L’éthique de la Data : un enjeu majeur de la société


Les citoyens et consommateurs ont aujourd’hui une véritable aspiration à un engagement des organisations et des entreprises sur les enjeux fondamentaux de santé, de société et d’environnement.

À ce titre, la transparence des procédés et la réalité des actions menées par les entreprises et institutions sont devenus des critères essentiels aux yeux des consommateurs.

Néanmoins la plupart d’entre-nous a appris à ses dépens la réalité des modèles économiques sous-jacents aux plateformes marchandes ou relationnelles avec l’exploitation de nos données.

Nous faisons alors face à un dilemme : comment soutenir les enjeux cités ci-en dessus tout en considérant l’impact numérique tant sur l’environnement que sur le respect de nos données personnelles utilisées par les plateformes ou simplement l’usage quotidien du numérique.

Ainsi, un usage a priori gratuit (recherche, mise en relation, achat…) s’est transformé en une collecte hors-normes et bien souvent hors-contrôle de nos données et de leur analyse.
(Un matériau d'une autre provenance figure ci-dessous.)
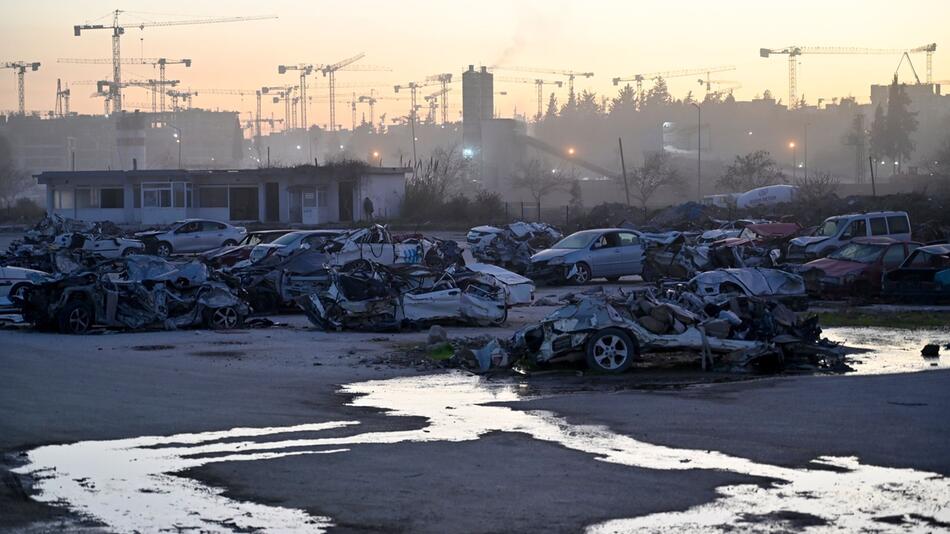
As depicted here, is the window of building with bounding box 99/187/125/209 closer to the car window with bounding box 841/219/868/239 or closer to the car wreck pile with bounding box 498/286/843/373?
the car window with bounding box 841/219/868/239

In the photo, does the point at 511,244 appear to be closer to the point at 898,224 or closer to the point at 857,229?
the point at 857,229

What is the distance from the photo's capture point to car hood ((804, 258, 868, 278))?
83.8 ft

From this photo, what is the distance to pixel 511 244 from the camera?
3419cm

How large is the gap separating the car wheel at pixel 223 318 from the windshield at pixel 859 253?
13.8 m

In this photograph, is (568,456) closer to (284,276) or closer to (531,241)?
(284,276)

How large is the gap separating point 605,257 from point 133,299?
13647 millimetres

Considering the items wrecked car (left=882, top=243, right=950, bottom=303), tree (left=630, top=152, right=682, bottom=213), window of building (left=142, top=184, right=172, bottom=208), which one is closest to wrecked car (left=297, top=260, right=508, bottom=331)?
wrecked car (left=882, top=243, right=950, bottom=303)

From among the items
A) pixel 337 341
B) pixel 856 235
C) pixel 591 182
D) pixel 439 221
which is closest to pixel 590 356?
pixel 337 341

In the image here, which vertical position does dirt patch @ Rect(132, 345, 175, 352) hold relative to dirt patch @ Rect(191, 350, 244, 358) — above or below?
above

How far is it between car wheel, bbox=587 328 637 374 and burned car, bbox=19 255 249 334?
29.4 feet

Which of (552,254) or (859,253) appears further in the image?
(552,254)

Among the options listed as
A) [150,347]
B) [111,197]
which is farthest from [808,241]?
[111,197]

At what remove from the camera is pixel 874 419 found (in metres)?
11.2

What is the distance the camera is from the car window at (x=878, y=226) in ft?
102
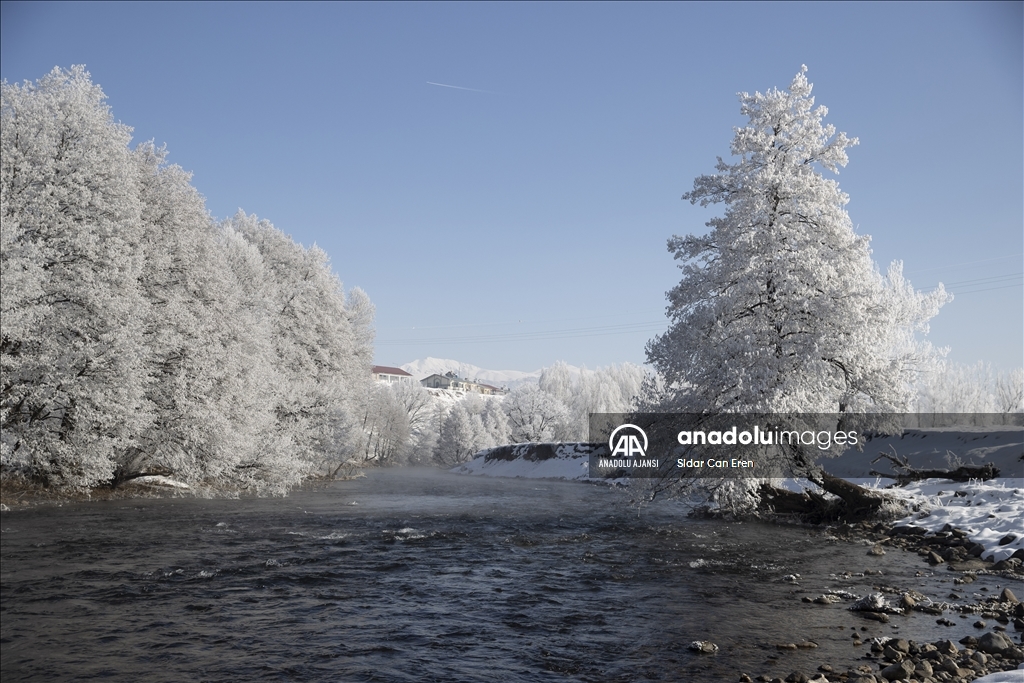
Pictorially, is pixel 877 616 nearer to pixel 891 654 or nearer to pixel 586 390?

Sous le principe du « c’est pour votre bien » ce sont les notions mêmes de patrimoine et de vie privée qui sont remises en question et par là-même les libertés fondamentales.

La notion d’éthique, et en particulier l’éthique de la Data, si elle n’est pas prise pour une simple antienne lénifiante pour se donner bonne conscience ou remplir les cases obligées du RSE, devient un impératif pour les sociétés technologiques que nous sommes afin de garantir la sécurité et la préservation des données de tout un chacun, préalables à la liberté d’agir et de penser.
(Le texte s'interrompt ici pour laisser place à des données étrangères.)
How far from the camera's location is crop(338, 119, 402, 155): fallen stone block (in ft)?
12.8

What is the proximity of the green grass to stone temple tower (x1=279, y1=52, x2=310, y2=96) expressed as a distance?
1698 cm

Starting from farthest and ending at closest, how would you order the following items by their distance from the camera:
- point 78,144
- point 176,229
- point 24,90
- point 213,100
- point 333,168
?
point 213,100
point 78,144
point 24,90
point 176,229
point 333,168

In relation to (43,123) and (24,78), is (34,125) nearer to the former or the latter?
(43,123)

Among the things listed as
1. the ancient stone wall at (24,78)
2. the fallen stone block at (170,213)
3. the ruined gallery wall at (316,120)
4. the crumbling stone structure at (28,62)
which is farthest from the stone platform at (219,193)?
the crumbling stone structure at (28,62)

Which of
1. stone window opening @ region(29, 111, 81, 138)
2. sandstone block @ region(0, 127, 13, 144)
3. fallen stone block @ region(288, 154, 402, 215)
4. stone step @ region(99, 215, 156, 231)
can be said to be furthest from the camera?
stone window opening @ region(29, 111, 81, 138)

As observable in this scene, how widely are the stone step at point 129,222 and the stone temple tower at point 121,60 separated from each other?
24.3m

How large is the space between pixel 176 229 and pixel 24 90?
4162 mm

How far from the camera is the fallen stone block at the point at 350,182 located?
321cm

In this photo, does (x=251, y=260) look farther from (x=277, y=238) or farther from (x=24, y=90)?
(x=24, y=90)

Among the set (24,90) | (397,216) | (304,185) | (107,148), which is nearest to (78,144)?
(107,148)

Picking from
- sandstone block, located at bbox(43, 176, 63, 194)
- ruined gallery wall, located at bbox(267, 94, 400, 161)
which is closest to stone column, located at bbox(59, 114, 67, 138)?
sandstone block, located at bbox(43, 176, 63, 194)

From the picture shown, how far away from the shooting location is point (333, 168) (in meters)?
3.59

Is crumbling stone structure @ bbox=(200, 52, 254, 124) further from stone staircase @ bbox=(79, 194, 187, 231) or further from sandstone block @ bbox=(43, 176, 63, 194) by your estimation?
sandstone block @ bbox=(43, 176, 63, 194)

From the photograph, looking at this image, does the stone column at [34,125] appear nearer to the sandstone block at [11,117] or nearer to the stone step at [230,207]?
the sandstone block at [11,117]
C’est aussi un impératif pour éviter de verser dans les discours scientistes que l’on nous sert à tout bout de champ ; cette éthique de la donnée, que peuvent adopter toute institution ou entreprise marchande, s’incarne selon le triptyque suivant :

L’Intégrité :

par intégrité on entend unicité et protection quasiment au sens des impératifs régaliens : le devoir de protéger et de préserver. Dans le cycle de vie de la donnée qui va de sa captation à son exploitation, l’intégrité est un élément fondamental de l’éthique de la donnée.En ce sens l’article 5 du RGPD a permis de poser les bases du traitement des données à caractère personnel. Il faudra suivre avec attention l’e-privacy à venir qui, si elle n’est pas dévoyée, doit permettre à terme d’aller plus loin dans le respect de cette intégrité.

L’intelligence :

c’est là où les solutions d’Intelligence artificielle prennent véritablement leur sens, dans l’optimisation et l’allocation des ressources évitant par là-même et le gâchis et la trace écologique du numérique. Smart Data plutôt que Big Data en somme. Dans le même esprit les aspects de qualité de données (Data Quality Management) sont aussi clefs et permettent, grâce à leur retraitement, d’avoir des bases de données avec un impact environnemental moindre. Il faut apprendre à agir et réfléchir sur la nécessité des données à stocker.

L’indépendance :

il s’agit quasi d’une injonction tant d’un point de vue économique face à l’hégémonie des GAFA que d’un point de vue individuel face à l’altération du libre-arbitre due aux fake news. Comment par exemple, en tant qu’entreprise, gérer au mieux ses budgets web marketing par exemple quand on sait qu’à eux-seuls Facebook et Google peuvent engloutir jusqu’à 90% de cette manne?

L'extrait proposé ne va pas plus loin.